The Beatles Make History With ‘All You Need Is Love’: A Minute-by-Minute Breakdown
On June 1st, 1967, the Beatles released Sgt. Pepper’s Lonely Hearts Club Band, boosting the sales of vintage military uniforms and further cementing their status as the biggest rock group in the world. Two weeks later, they started work on their next omnipresent musical event: participating in the Our World TV show on June 25th, employing Earth’s newly constructed satellite technology to deliver a live global broadcast from locales as far-flung as “Takamatsu and Tunis.”
The Beatles agreed to perform a new song as the representatives of the United Kingdom. “It was the first worldwide satellite broadcast ever,” Ringo Starr said years later. “It’s a standard thing that people do now, but then, when we did it, it was a first. That was exciting – we were doing a lot of firsts.”
Engineer Geoff Emerick remembered, “I don’t know if they had prepared any ideas, but they left it very late to write the song. John said, ‘Oh God, is it that close? I suppose we’d better write something.'” Paul McCartney proposed his composition “Hello, Goodbye,” which got released as a single five months later, but the group opted instead for John Lennon’s “All You Need Is Love.” They started recording the song on June 14th, with Lennon on harpsichord, McCartney on double bass with a bow, George Harrison on violin (for the first time in his life!) and Starr on drums.
The Beatles did 33 takes on June 14th, picked take 10 as the best, and in the following days, overdubbed vocals, piano (played by producer George Martin) and banjo (Lennon), plus guitar and some orchestral passages. Only on June 24th, the day before the broadcast, did they decide that they would release “All You Need Is Love” as a single – meaning that the world would be watching them cut their next record.

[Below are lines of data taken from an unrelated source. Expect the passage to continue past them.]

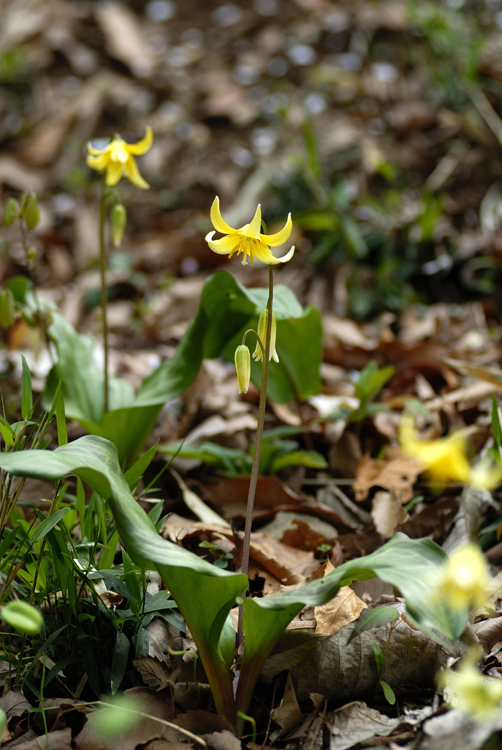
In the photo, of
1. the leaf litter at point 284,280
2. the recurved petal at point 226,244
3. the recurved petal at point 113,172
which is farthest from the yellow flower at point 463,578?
the recurved petal at point 113,172

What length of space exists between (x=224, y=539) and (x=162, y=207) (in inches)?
137

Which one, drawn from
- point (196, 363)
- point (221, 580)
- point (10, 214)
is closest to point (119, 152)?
point (10, 214)

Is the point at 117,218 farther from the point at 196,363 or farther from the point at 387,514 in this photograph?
the point at 387,514

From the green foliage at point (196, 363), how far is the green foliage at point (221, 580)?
0.76 m

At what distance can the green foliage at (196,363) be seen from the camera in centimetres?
184

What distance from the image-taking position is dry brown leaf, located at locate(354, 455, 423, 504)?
1.90 m

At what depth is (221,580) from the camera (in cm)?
105

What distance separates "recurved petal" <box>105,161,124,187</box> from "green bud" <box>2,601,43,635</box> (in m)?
1.44

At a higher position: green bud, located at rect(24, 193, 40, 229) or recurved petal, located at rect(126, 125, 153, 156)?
recurved petal, located at rect(126, 125, 153, 156)

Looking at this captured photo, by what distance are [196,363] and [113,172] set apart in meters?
0.70

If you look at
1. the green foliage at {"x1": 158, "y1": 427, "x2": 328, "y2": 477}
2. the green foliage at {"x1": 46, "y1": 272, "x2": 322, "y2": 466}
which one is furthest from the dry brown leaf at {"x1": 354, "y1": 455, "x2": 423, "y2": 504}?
the green foliage at {"x1": 46, "y1": 272, "x2": 322, "y2": 466}

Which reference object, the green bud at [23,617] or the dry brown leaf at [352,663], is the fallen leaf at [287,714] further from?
the green bud at [23,617]

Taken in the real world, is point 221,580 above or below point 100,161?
below

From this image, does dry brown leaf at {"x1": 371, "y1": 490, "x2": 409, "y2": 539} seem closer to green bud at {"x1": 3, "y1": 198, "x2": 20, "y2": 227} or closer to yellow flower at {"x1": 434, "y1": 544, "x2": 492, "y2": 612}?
yellow flower at {"x1": 434, "y1": 544, "x2": 492, "y2": 612}
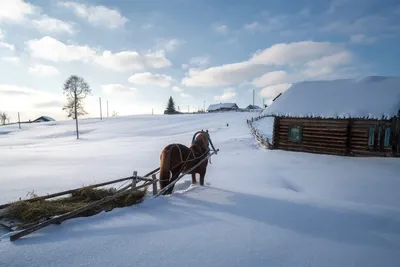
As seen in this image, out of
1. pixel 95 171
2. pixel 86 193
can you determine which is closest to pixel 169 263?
pixel 86 193

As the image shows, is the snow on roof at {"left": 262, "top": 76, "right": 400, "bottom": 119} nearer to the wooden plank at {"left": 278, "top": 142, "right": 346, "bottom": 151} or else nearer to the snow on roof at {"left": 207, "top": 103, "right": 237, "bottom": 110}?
the wooden plank at {"left": 278, "top": 142, "right": 346, "bottom": 151}

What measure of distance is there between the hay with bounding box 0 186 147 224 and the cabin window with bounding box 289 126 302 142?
11589 millimetres

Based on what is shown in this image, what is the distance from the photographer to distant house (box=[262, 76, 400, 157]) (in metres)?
10.8

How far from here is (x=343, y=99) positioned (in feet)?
41.8

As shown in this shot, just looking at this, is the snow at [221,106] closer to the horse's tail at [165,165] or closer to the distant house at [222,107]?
the distant house at [222,107]

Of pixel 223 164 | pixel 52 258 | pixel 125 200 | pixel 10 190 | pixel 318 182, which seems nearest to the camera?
pixel 52 258

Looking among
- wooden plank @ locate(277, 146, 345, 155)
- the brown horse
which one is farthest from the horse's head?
wooden plank @ locate(277, 146, 345, 155)

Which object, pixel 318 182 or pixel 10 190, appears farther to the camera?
pixel 318 182

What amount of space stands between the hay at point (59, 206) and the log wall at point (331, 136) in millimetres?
11624

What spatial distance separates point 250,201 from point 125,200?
2765mm

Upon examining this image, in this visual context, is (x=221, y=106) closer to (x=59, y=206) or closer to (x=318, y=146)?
(x=318, y=146)

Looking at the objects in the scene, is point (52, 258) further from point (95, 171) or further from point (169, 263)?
point (95, 171)

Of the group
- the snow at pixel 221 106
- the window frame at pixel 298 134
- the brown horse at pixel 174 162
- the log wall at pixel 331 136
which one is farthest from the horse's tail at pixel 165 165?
the snow at pixel 221 106

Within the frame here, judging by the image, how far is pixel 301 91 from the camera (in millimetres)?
15359
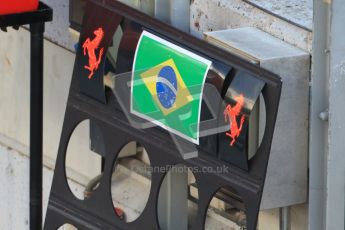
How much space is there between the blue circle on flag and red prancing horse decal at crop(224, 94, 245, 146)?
28cm

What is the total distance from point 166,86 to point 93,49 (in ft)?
1.66

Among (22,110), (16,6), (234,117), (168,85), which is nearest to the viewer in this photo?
(234,117)

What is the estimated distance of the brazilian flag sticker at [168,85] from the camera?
13.4 ft

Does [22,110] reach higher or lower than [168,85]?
lower

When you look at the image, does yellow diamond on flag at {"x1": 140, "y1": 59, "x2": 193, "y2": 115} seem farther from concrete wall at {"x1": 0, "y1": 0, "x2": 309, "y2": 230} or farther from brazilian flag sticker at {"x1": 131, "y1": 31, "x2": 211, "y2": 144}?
concrete wall at {"x1": 0, "y1": 0, "x2": 309, "y2": 230}

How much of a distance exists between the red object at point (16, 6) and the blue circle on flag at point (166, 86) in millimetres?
678

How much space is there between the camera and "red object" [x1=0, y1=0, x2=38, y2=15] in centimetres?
448

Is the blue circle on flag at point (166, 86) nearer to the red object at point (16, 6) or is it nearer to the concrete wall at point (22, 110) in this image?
the red object at point (16, 6)

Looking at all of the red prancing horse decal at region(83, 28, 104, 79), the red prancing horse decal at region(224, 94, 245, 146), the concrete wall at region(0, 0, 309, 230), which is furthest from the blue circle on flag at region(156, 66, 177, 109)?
the concrete wall at region(0, 0, 309, 230)

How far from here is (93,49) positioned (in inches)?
180

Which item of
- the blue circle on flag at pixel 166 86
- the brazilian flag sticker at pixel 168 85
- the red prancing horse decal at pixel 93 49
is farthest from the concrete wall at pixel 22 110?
the blue circle on flag at pixel 166 86

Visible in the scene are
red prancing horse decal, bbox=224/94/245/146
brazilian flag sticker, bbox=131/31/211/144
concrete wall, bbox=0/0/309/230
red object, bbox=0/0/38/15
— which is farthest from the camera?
concrete wall, bbox=0/0/309/230

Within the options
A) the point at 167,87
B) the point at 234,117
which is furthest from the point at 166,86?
the point at 234,117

The tone of Our World was serious and stately, with announcers making pronouncements such as “art bears witness, as always, in the heart of man.” Segments – all live – included an interview with media theorist Marshall McLuhan, an appearance by Pablo Picasso, a rehearsal for Franco Zeffirelli’s film of Romeo and Juliet and footage of Spanish fishermen and Japanese construction workers. The two-and-a-half-hour broadcast was estimated to reach 400 million viewers around the world, in 24 different countries. The Soviet bloc countries dropped out of the program a week before its broadcast, in protest of the Six-Day War, in which Israel was victorious over Egypt, Jordan, and Syria.
Preceding the Beatles was a segment from Lincoln Center in New York City: conductor Leonard Bernstein, smoking a cigarette and rehearsing a Rachmaninoff concerto with pianist Van Cliburn. At 8:54 P.M. London time, Our World cut to the Abbey Road studios – about 40 seconds earlier than expected. Producer George Martin and engineer Geoff Emerick, stressed about the high-pressure live mix they were about to execute, were downing a couple of shots of Scotch when they got the word that they were about to go on the air. They scrambled to hide the bottle and glasses under the mixing board.
A BBC cameraman made his way past some helium balloons and swooped in on the Beatles, running through “All You Need Is Love” while sitting on stools, with a small audience sitting on the floor listening. An announcer said, “This is Steve Race in the Beatles’ recording studio in London, where the latest Beatle record is at this moment being built up. Not just a single performance, but a whole montage of performances. With some friends in to help the atmosphere, this is quite an occasion.” The Our World producers had balked at the Beatles wanting to play to backing tracks, saying that the whole point of the show was to document live events, but Martin had insisted on it, saying, “We can’t just go in front of 350 million people without some work.”
The Beatles played for about a minute, simulating a rehearsal or a rough take, and then the broadcast cut to the control room. Martin interrupted the Fab Four (and how many people on the planet would dare to interrupt a Beatles performance?), saying on the intercom, “I think that will do for the vocal backing very nicely. We’ll get the musicians in.”
“Great, great,” Lennon replied.
While the tape rewound, thirteen orchestral musicians found their seats and McCartney shook his shoulders to loosen up. Race filled time, saying, “There’s several days’ work on that tape. For perhaps the hundredth time, the engineer runs it back to the start, to yet another stage in the making of an almost-certain hit record. The supervisor is George Martin, the musical brain behind all the Beatles’ records. There’s the orchestra coming into the studio now, and you’ll notice that the musicians are not rock & roll youngsters. The Beatles get on best with symphony men.” Note how as late as 1967, the institutional voice of the BBC was trying to make the Beatles more palatable by claiming their affinity with classical musicians.
“Here we go,” Martin told the band. “Here comes the tape.”